We didn’t really intend to improve any of the CSV readers. In our field, bioinformatics, we very often have to perform filtering on data first and then parse something from specific lines, like:

for line in eachline(file)
    if startswith(line, "X")
        data = split(line, '\t')
        output[i] = parse(Int64, data[1])
    end 
end

I think CSV.jl indeed would be much more convenient for pure CSV files. Not familiar with what the best syntax is but as a comparison:

# Just loading the numbs.txt file in CSV (without summing the column)
@btime file = CSV.File(open("../data/numbs.txt"), buffer_in_memory=true, delim='\t', silencewarnings=true)
5.201 ms (401 allocations: 997.03 KiB)

function viewParse(f::String) 
    c = 0
    for line in eachlineV(f)
        for item in splitV(line, '\t')
            c += parseV(UInt32, item)
        end
    end
    return c
end

@btime viewParse("../data/numbs.txt")
 1.730 ms (13 allocations: 20.32 KiB)

Did you try reading with CSV keyword argument:

types=UInt32

CSV.jl provides a CSV.Rows iterator that you can use to perform filtering, either with your own loop or via a package like Query.jl. See also this discussion: CSV-row filtering when reading · Issue #503 · JuliaData/CSV.jl · GitHub

1 Like

That slightly reduces the runtime, to 4.670 ms (366 allocations: 819.64 KiB).

I didn’t mean filtering a CSV, I mean like in the example I gave things like if startswith(line, "X"). So we have files like:

A abcacbbacbabcbabcbabc
B abcbabcbacbacb 10 103i 1212
C  ixiixixixixixixixixix

And then we want say “if the line starts with B parse the second element to an Int and add it to our sum”. That’s of course just a single example.

I think using a buffered reader with your StringViews is a very minimal change to regular operations using eachline that saves a lot of allocations/time.
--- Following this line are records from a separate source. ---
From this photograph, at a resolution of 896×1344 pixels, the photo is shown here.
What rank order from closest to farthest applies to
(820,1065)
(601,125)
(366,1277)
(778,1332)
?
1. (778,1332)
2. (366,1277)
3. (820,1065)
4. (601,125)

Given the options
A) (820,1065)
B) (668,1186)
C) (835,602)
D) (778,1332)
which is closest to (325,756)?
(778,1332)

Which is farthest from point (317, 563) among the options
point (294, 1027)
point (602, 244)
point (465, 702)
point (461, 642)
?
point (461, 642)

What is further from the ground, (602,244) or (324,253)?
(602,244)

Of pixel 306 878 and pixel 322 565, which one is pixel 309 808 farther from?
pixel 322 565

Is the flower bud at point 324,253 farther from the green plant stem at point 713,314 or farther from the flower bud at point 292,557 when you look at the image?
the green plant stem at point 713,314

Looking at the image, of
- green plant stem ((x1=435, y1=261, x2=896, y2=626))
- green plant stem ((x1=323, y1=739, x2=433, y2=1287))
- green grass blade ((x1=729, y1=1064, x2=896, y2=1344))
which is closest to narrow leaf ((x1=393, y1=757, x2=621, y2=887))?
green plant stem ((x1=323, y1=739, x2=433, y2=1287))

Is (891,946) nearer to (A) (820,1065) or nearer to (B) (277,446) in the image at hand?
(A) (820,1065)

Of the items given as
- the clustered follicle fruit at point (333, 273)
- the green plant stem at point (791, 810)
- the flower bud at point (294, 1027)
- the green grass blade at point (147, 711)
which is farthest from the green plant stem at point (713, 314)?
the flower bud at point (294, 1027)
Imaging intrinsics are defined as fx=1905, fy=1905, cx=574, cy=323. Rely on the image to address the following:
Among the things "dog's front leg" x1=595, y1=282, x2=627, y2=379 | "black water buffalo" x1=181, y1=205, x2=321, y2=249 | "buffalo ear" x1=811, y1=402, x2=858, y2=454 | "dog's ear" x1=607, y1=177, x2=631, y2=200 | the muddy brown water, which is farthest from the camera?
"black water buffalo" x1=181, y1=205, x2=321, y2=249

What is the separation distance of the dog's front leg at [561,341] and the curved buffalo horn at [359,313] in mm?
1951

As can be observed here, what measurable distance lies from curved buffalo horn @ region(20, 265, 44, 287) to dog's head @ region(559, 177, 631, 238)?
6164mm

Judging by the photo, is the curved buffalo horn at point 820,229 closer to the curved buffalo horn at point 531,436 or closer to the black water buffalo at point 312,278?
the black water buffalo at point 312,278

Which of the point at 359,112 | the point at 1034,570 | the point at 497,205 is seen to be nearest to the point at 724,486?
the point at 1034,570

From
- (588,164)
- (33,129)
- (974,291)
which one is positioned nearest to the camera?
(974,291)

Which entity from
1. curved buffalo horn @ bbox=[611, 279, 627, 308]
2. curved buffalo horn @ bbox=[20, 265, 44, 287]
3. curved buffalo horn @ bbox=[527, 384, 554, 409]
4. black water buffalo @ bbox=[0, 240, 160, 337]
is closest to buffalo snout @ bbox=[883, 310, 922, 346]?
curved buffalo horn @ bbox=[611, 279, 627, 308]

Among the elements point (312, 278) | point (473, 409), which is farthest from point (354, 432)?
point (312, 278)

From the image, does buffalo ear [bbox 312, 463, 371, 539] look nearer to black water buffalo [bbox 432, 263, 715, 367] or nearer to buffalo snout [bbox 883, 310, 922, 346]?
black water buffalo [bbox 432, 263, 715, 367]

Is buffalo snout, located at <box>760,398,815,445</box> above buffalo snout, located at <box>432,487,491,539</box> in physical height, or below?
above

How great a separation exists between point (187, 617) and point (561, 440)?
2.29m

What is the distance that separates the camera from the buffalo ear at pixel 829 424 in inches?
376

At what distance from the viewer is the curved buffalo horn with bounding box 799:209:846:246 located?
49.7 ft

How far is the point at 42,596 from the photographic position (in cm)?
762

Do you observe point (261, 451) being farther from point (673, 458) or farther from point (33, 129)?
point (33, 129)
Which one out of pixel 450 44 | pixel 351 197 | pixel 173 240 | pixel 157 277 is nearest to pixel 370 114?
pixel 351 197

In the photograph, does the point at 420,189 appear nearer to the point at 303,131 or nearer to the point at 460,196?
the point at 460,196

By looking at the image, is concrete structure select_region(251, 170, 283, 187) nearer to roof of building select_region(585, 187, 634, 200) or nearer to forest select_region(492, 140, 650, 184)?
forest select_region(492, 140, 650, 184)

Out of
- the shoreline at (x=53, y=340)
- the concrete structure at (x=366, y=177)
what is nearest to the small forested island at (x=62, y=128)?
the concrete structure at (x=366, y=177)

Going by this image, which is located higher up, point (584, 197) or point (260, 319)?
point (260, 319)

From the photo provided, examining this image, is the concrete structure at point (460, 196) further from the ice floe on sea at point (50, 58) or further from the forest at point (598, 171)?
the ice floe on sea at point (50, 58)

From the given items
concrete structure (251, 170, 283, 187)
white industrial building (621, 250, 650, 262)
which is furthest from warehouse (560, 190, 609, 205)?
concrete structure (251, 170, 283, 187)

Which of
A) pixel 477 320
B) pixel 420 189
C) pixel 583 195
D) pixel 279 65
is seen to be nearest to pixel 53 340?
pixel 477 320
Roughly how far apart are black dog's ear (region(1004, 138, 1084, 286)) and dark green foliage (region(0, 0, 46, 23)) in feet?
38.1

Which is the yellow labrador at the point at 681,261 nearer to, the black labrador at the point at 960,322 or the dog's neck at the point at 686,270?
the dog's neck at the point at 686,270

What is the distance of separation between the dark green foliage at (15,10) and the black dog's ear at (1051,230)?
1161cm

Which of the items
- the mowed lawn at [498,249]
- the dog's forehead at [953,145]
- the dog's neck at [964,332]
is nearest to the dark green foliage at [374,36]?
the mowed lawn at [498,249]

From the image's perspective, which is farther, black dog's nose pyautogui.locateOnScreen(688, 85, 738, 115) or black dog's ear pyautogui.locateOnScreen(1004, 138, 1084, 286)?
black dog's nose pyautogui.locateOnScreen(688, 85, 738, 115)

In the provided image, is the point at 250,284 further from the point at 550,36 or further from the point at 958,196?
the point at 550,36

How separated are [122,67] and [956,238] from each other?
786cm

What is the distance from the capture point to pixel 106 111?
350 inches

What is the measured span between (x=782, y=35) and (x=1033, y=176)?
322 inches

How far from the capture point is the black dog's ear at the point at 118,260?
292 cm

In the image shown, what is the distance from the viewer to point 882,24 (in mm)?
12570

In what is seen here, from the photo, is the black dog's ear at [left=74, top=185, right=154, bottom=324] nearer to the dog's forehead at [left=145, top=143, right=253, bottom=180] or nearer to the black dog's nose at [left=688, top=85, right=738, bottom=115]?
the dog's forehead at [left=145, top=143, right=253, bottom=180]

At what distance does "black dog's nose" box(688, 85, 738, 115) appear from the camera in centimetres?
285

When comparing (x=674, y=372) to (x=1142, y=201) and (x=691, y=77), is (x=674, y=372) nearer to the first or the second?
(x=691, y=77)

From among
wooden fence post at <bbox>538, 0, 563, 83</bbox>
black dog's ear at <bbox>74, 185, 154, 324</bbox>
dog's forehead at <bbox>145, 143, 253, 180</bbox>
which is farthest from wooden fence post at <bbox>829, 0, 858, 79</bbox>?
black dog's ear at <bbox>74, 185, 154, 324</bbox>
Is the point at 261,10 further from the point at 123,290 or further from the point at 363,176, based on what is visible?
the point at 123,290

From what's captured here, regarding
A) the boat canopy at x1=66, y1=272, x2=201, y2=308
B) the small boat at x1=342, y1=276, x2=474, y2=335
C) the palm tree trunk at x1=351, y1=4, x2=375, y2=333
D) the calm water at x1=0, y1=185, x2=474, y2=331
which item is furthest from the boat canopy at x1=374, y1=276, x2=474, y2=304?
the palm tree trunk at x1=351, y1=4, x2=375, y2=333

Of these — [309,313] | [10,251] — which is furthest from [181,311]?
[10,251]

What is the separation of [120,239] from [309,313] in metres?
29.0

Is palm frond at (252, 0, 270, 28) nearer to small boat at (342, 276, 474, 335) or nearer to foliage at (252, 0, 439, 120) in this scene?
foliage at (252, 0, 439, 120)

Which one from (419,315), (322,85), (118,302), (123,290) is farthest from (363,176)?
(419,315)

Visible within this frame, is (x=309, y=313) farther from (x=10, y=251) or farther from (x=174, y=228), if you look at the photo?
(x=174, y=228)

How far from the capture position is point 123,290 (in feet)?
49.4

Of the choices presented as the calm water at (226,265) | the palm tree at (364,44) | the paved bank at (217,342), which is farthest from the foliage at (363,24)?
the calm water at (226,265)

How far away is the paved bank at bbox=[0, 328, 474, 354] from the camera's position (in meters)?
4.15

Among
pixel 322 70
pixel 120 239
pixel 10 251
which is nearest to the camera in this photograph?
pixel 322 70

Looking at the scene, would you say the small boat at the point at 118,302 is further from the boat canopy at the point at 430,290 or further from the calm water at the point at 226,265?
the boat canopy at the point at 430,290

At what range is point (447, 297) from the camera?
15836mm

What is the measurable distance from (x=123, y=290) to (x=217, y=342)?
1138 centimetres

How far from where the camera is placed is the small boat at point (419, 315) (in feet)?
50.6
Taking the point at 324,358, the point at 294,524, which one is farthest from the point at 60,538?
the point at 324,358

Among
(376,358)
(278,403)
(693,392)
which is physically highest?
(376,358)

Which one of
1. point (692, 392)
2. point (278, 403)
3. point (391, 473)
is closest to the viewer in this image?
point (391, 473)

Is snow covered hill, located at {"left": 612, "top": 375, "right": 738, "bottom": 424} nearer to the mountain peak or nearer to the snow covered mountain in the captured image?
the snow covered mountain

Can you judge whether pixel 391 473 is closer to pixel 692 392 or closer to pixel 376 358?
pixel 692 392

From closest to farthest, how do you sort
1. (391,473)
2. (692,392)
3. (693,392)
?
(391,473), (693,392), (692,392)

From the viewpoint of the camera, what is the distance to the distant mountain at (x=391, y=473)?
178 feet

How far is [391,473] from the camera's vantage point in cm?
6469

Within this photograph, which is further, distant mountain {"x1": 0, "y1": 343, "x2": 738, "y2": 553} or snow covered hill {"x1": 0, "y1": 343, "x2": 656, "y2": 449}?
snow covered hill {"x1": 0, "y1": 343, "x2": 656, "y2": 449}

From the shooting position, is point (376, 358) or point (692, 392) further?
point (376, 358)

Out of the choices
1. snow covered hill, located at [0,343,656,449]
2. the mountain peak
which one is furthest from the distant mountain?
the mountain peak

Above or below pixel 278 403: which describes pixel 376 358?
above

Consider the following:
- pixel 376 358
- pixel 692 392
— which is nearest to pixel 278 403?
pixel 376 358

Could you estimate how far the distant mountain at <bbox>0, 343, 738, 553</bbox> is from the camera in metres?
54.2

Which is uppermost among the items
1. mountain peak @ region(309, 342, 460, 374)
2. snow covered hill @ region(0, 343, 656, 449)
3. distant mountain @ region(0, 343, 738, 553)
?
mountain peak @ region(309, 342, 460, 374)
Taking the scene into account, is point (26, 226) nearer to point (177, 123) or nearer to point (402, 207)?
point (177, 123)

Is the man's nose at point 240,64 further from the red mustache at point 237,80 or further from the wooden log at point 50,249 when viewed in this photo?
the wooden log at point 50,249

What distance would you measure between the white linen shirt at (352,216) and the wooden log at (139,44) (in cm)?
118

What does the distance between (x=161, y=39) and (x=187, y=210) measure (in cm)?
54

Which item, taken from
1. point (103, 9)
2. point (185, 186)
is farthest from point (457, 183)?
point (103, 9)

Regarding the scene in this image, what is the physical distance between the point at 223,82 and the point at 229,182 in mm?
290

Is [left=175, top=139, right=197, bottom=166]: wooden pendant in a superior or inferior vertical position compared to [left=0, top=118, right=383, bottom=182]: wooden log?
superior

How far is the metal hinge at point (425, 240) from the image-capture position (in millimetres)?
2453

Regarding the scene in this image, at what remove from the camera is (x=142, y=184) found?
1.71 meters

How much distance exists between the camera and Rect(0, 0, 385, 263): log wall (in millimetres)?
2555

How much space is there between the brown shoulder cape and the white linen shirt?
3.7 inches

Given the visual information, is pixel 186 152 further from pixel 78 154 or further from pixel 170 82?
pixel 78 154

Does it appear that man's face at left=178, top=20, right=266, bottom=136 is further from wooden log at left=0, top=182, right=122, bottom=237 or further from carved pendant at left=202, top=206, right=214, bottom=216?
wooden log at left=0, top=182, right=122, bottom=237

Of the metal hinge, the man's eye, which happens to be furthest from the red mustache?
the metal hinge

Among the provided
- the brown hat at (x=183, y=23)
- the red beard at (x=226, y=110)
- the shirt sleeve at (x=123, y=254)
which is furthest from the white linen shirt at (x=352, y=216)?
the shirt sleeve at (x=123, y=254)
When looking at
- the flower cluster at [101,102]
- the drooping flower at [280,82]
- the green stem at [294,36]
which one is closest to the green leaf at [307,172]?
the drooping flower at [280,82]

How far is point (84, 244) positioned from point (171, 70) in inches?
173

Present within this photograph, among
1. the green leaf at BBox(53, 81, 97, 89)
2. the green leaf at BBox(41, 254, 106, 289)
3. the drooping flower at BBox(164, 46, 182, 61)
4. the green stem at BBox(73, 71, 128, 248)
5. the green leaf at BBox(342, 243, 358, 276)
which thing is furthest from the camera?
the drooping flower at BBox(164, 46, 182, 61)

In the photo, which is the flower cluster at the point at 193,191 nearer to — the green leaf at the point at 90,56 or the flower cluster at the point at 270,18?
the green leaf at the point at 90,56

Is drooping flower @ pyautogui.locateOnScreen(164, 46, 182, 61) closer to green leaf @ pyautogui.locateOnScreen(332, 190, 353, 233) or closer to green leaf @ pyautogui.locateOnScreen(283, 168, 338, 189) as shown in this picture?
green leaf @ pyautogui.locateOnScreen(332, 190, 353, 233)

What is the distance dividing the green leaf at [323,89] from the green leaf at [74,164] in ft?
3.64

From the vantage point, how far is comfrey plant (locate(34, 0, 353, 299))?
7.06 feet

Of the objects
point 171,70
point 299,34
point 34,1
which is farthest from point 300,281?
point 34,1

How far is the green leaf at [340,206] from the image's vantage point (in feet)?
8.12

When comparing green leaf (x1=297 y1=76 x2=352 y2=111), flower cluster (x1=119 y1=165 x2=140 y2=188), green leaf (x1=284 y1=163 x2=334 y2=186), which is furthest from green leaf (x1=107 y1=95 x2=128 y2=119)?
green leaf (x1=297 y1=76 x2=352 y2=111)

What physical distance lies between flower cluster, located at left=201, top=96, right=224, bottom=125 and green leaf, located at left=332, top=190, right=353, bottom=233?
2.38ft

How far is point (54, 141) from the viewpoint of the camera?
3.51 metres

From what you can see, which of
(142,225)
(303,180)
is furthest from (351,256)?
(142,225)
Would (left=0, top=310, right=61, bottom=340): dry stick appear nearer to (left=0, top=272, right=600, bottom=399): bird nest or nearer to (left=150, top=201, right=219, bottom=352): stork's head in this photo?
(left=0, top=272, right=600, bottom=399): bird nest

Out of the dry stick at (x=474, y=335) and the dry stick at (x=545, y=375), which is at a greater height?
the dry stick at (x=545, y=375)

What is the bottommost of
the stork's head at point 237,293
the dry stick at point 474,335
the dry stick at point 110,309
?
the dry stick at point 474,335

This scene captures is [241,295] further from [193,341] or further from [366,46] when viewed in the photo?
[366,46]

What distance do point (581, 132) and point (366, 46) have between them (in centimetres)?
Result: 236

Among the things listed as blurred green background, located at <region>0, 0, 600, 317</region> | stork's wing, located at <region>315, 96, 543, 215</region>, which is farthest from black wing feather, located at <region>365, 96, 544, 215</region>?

Just added a getindex for splitV so it works the same as the base split, however, using the iterator underneath to not have to allocate the array. So this can now be done with:

c = 0
for line in eachlineV("file.txt")
    if startswith(line, 'B')
        data = splitV(line, '\t') 
        c += Parsers.parse(UInt32, data[2])
    end
end 
return c

Note that this is something of an abuse of the implicit contract of getindex that it is O(1).

The generic way to get the n-th element of an Iterator x is something like first(Iterators.drop(x, n-1)). (I feel like we should have an Iterators.nth(x, n) API for this?)

6 Likes

hmm I was also thinking, this operation only would make sense if:

    1. you are interested in only 1 element in a line (or iterator for that matter)
    1. you could remember the state of the last searched index

Cause it would be quite a “waste” to ask for .nth(x, 100) and .nth(x, 101) if you have to start from state 0 again.

Some discussion about that here: Iterator slicing/indexing · Issue #26 · JuliaCollections/IterTools.jl · GitHub

Hi,

This is a very nice and useful package. I wrote a PR so that your package can work with compressed files.

As said in the PR: I’m dealing with very large files as well which are almost always compressed with gzip
and very often I can’t afford to load all the file content at once before processing the data, so I’m always looking to the fastest way to read files line by line.

I got inspired by the eachline code in base, maybe the whole package could be fully integrated by overloading all the base functions concerned with strings (eachline, split, etc.) to play nicely with Sstringviews.

Amaël

Oh thanks. So nice to see that such a useful feature will be natively part of julia.